Jenni Garth is teaming up with Kaboom! and Lunchables to help to build play spaces for children around the country. She's also preparing to be a contestant on "Dancing With The Stars."
CBS
When actress Jenni Garth was a child, she wasn't completely a girly-girl.

"I was a tomboy," she told The ShowBuzz, "but I was still always really feminine. I loved horses and animals; riding my bike outside. I did a lot of playing outside, which is something I think kids today are lacking."

Garth, who has three children of her own, says it's important for kids to have a place to play outside. That's why she's teaming up with the non-profit organization KaBOOM! to help build playgrounds around the country.

"Yesterday I took two of my daughters to South Los Angeles, and in the morning when we started there was just a big empty open field in the back of this apartment building," she said. "By the end of the day, there was this awesome fun playground for kids to play in that is safe and protected and their parents can watch them play."

Kraft is helping to support the program and giving a chance for kids to participate.

"Your kids can make a difference by going to Lunchables.com and voting for their favorite piece of playground equipment," she said. "Essentially, your kids get to design these playgrounds that are going to be built all across the country. For every vote online, Lunchables is going to be donating 25 cents towards the $400,000 needed to build these six playgrounds."

Garth gets plenty of playground time chasing after her children, Luca Bella, 10, Lola, 4 1/2, and 11-month-old Fiona. "I run through the tunnels, the whole everything," she said.


Photos: "Dancing With The Stars"
The former star of "Beverly Hills 90210" and "What I Like About You" is going to need all that exercise to build her stamina for her shot as a contestant on "Dancing With The Stars" which premieres Sept. 24 on ABC.

"It's really rigorous; it's a really hard sport," she said. "I have to call it a sport because I sweat and I've got blisters. It's intense!"

Garth has had a lifelong affection for dance.

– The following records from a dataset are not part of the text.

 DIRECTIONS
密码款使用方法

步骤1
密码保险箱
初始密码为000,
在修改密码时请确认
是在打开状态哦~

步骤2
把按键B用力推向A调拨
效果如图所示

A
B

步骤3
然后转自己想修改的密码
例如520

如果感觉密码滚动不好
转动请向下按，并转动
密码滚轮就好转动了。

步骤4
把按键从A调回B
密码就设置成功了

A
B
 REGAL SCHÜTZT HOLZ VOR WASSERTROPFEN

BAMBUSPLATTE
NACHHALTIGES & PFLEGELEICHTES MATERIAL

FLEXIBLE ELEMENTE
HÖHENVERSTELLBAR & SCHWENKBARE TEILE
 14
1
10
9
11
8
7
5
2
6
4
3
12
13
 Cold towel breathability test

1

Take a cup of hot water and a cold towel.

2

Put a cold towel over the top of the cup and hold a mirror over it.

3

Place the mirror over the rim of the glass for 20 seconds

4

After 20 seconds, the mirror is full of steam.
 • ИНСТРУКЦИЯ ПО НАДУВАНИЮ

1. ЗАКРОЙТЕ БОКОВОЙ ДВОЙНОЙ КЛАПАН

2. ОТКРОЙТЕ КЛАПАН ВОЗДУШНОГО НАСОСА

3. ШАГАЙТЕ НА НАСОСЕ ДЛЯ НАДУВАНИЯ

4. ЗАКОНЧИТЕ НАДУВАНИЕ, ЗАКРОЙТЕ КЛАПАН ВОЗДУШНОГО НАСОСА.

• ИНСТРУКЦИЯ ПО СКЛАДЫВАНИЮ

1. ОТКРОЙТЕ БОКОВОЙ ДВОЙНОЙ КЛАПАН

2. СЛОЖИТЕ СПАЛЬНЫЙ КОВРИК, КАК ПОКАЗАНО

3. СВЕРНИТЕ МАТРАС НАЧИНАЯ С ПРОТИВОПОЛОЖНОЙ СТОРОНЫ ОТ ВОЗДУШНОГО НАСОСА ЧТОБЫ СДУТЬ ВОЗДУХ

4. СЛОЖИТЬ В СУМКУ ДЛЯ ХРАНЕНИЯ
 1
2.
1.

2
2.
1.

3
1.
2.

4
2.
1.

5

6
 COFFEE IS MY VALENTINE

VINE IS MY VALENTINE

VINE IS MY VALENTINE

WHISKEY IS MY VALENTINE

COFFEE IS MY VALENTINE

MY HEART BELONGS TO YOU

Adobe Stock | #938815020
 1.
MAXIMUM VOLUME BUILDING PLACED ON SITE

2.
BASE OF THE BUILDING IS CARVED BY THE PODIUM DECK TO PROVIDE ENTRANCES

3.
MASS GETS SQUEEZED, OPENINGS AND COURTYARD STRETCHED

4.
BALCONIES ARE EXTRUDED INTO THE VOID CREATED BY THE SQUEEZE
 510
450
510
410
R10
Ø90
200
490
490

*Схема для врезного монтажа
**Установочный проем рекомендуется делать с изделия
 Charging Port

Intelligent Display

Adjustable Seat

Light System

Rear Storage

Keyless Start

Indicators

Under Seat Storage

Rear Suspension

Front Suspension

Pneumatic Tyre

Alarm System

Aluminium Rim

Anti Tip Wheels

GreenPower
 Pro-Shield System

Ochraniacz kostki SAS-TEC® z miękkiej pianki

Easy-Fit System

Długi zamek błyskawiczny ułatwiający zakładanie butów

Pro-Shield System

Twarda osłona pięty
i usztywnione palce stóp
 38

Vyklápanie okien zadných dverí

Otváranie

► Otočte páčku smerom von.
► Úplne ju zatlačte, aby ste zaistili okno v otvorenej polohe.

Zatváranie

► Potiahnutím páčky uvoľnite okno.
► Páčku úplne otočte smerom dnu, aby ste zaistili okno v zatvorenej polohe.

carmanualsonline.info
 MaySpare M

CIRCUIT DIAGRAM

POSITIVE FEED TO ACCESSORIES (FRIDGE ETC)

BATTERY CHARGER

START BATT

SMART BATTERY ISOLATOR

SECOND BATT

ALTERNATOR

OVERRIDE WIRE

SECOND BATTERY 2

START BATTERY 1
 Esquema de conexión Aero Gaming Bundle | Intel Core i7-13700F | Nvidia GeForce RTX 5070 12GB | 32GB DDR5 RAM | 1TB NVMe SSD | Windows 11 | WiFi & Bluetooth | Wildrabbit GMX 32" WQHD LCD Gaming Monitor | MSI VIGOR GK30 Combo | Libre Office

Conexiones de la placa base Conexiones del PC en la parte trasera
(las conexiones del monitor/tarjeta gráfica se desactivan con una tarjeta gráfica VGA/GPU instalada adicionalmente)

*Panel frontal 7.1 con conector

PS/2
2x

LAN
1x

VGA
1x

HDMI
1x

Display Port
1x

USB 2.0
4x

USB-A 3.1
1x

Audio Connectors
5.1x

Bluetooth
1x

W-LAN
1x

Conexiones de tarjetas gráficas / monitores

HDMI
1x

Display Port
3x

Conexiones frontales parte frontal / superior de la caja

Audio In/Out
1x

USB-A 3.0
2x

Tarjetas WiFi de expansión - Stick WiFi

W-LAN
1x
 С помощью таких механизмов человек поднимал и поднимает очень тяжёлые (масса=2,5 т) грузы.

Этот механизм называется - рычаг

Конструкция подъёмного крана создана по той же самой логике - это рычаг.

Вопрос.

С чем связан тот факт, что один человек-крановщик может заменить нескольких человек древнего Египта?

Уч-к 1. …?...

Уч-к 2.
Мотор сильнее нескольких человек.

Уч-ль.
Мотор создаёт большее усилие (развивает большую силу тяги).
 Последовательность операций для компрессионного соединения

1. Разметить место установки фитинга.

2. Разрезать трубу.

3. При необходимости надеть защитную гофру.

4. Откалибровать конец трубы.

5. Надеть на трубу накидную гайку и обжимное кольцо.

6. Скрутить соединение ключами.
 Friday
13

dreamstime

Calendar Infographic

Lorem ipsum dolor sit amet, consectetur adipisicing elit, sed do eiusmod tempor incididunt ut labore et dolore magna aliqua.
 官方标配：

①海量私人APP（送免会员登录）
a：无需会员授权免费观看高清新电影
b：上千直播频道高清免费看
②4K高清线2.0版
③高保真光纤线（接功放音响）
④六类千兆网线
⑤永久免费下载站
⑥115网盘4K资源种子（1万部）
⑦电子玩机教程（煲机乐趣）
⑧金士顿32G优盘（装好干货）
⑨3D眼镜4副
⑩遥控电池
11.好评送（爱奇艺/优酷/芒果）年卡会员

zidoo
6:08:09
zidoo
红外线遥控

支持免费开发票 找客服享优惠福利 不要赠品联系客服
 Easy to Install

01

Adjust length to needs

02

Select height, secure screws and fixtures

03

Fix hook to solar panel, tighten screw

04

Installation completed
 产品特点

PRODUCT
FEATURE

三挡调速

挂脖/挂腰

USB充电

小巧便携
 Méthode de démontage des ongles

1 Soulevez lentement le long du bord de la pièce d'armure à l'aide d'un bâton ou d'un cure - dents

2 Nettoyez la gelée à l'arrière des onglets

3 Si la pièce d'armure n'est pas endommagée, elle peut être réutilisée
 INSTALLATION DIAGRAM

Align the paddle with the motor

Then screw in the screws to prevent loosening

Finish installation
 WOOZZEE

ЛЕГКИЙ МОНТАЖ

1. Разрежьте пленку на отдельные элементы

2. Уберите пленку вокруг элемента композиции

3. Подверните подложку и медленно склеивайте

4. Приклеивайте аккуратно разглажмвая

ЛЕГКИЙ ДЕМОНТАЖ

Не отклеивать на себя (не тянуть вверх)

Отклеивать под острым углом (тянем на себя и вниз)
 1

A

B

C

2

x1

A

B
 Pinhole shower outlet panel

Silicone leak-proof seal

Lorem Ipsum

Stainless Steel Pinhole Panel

"When I was like 12, 11, I studied ballet, tap and jazz," she said. "I thought I would grow up to be a dance teacher. Then I started acting and I stopped dancing. That was a long time ago, though!"

Former "90210" co-star Ian Ziering, who was a contestant on last year's show, was one of the people who encouraged Garth.

"We've been text messaging each other. He said it would be a good opportunity for me," she said. "My husband, Peter, and my daughter Luca both really encouraged me and said 'why not?' All I can do is fall down on national television."

Garth said she's found a balance in her life between her career, her husband and children, and her charity work. Even though she achieved TV stardom as a teenager, she said that her family was able to keep her grounded.

"For me personally, my experience growing up was that of a very strong family," she said. "We sat down to dinner together every night. We were never wealthy, and we didn't have a crazy lifestyle. I had a very normal, sort of idyllic childhood. For me that's the backbone of who I really am, I'm just a normal person. That's how I live my life and that's how I raise my family. I just strive to be a good wife and a good mother and good at what I do as a professional. I have it instilled in me from my parents."
It's a lesson a few young Hollywood stars might benefit from.

"I can't put myself in their shoes, because I don't know their story, I don't know what got them to where they are right now," she said. "I hate to give advice, especially unsolicited. I just wish that everyone could just get in touch with what's really important in life and take all the stuff that really doesn't matter at the end of the day out of the equation."

What matters to her most is doing the kind of work she's been doing with KaBOOM!

"It enhances me as a human being and as a parent," she said. "It makes me feel like I'm making a difference. What I do is entertain and it provides some sort of relief to people, whether it's laughing or crying. But when I know that I'm making a difference in people's lives or getting the word out to people on how they can make a difference in people's lives it makes me feel like I'm doing what I'm supposed to be doing here."